Sally Wallace consoles Kent Duell as he surveys the damage caused by a fire Aug. 22 that destroyed three buildings and their contents in a River St. complex he and his wife Glenda own.
A fast-moving fire Monday morning in a historic area of River Street consumed three structures and damaged four others, and the co-owner of the destroyed, uninsured buildings said she suspected arson was the cause for the blaze which caused a loss of $300,000 or more.
The blaze was called in just before 7 a.m. Aug. 22, according to Warrensburg 2nd Assistant Chief Alan Hall Jr., who was the first on the scene.
He said that when he arrived, flames were shooting out if the historic three-story Emerson railroad coal bin beside Mill Avenue.
“The coal bin structure was totally involved,” he said. “It was a very fast-moving fire producing intense heat.”
Two nearby structures, one housing Glendale Antiques and another used solely for storage, were also in flames. All three buildings are owned by Glenda and Kent Duell of Thurman.
Hall and other Warrensburg firefighters arriving soon afterwards immediately got to work attempting to save nearby buildings, he said.
The fire had erupted in the metal-sided R&D Transmission building about 30 feet away, but firefighters and the transmission repair employees put out the blaze before it could ignite explosive pressurized gases used for welding as well as petroleum substances.
The heat from the blaze destroyed seven vehicles, two boats and a camper-trailer, Hall said. Most if not all were owned by the Duells, and several of them were not insured for casualty loss.

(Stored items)
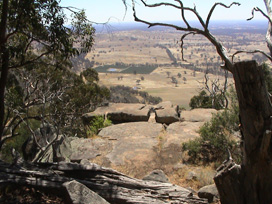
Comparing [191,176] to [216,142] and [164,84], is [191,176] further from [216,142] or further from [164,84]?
[164,84]

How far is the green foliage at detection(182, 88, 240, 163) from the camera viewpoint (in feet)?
29.0

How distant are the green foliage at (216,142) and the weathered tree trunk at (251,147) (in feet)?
15.5

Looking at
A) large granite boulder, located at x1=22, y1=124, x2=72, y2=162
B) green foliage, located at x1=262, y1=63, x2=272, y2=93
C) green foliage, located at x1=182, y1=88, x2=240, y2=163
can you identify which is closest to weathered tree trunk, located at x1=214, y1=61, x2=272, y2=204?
green foliage, located at x1=182, y1=88, x2=240, y2=163

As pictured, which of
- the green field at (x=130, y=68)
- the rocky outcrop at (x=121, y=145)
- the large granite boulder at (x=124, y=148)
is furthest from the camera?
the green field at (x=130, y=68)

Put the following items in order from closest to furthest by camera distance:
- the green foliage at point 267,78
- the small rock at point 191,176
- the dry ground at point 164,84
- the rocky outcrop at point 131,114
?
the small rock at point 191,176 < the green foliage at point 267,78 < the rocky outcrop at point 131,114 < the dry ground at point 164,84

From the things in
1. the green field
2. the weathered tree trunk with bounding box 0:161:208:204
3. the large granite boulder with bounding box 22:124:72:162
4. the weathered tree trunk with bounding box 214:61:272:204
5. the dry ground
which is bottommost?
the dry ground

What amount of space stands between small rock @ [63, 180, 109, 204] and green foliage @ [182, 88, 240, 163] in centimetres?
551

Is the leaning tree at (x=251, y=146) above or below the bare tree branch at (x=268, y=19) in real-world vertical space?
below

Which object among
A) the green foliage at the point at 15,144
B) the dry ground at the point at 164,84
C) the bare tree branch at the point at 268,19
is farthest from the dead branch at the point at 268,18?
the dry ground at the point at 164,84

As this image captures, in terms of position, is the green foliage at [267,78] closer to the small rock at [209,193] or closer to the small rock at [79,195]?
the small rock at [209,193]

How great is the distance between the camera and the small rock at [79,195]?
154 inches

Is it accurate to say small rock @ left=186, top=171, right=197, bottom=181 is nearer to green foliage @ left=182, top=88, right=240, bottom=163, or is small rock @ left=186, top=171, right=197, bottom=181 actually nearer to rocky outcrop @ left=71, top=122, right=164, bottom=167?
green foliage @ left=182, top=88, right=240, bottom=163

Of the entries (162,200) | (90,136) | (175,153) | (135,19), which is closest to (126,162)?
(175,153)

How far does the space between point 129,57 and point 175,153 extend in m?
156
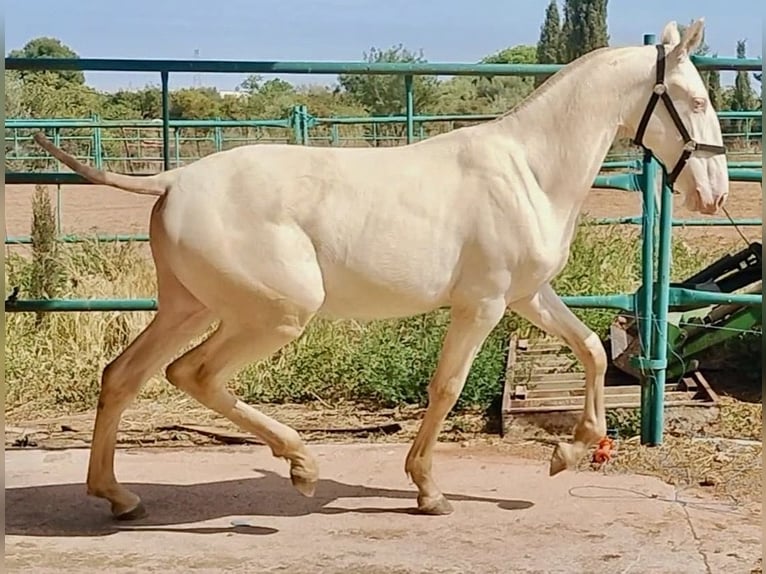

= What you have to do =
Continue the article about the River Street fire from the point where it ends. Nothing in the listing is needed for this work.

= Exercise output =
The fire’s heat also shattered windows in the River Street Plaza building and CWI building across Mill St, both of which suffered substantial damage to their siding.
Glenda Duell, on her way back from a trip to Virginia, said via cell phone that she and her husband Kent, her son Karl Jr. and other relatives had suffered substantial losses because the destroyed buildings had been used to store personal belongings of family members.
“My son Karl lost everything,” she said, noting that his possessions, tools, and his workshop at the site were destroyed. Due to the blaze, Kent Duell lost all his construction equipment, tools, and a substantial amount of building materials, as well as several vehicles.
The coal bin, the Glendale Antiques building and the adjacent storage shed were full of household goods, furniture, personal items, tools, equipment and antiques, she said.
“There was tons of stuff stored there,” she said.
Several of the vehicles, including a vintage 1972 Triumph, and two boats were as far as 40 feet away from the raging fire — and apparently they burst into flames due to the intense heat.
The carriage-house apartment building closer to River St. that the Duells also own endured substantial damage.
The building housed the Duells’ son Karl Jr., his new wife Karen, and their two-month old baby. They were at home at the time of the fire, Glenda Duell said.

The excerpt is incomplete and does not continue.